• [DATA BLOCK]
BEGIN

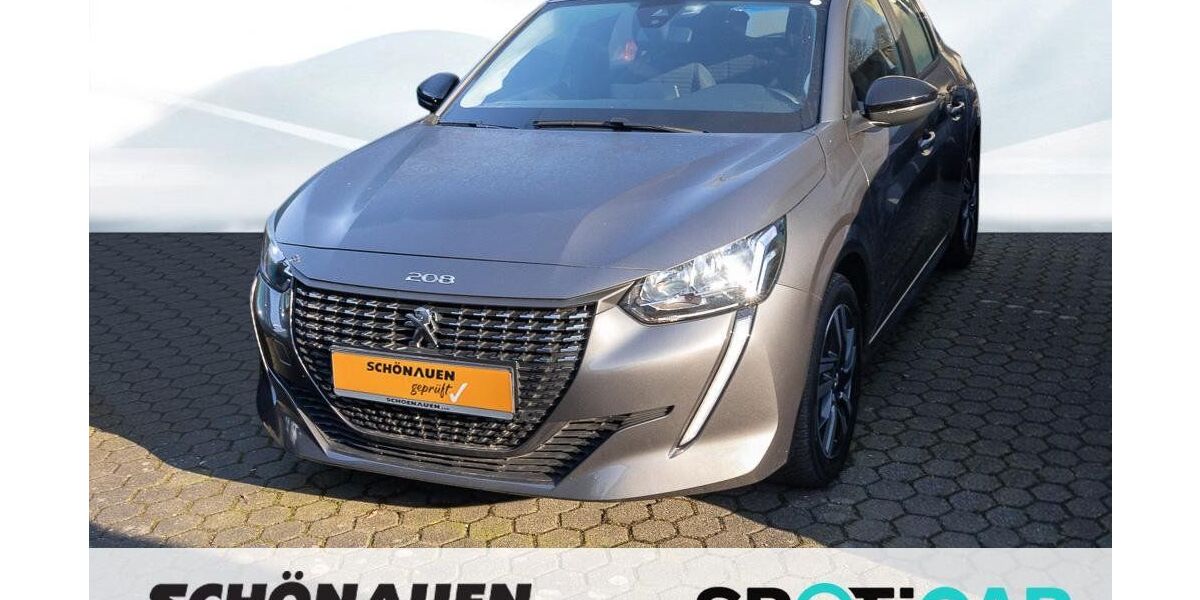 Peugeot 208 26.946 km 18.490 &euro; Solingen 42697
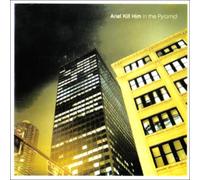 Ariel Kill Him - In the Pyramid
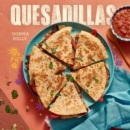 Quesadillas - Book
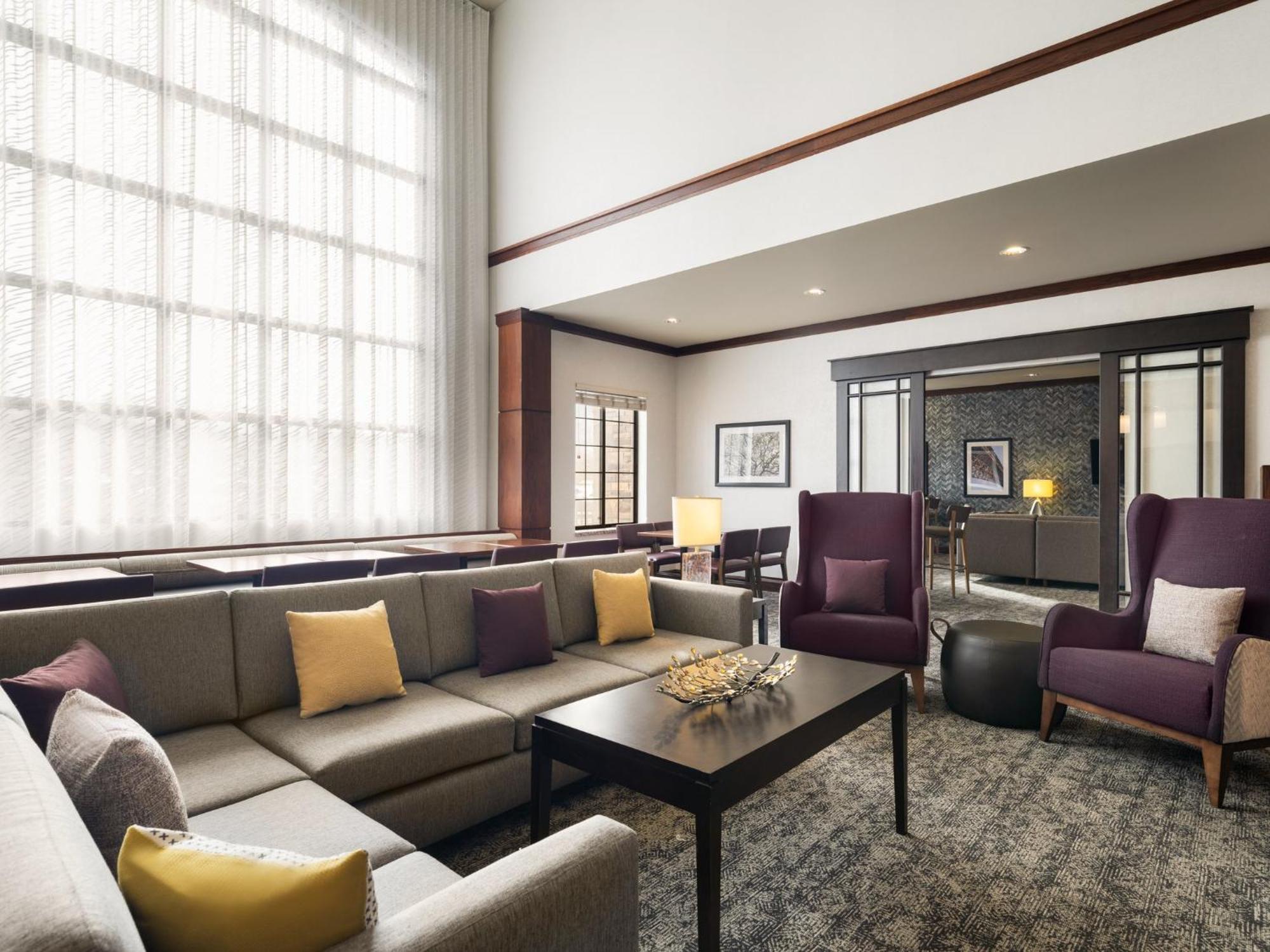 Staybridge Suites Midvale By Ihg Exterior foto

END

• [WHAT YOU HAVE TO DO] Set the listing down verbatim, excluding pictures.

• [EXPECTED OUTPUT]
 Peugeot 208 26.946 km 18.490 &euro; Solingen 42697
 Ariel Kill Him - In the Pyramid
 Quesadillas - Book
 Staybridge Suites Midvale By Ihg Exterior foto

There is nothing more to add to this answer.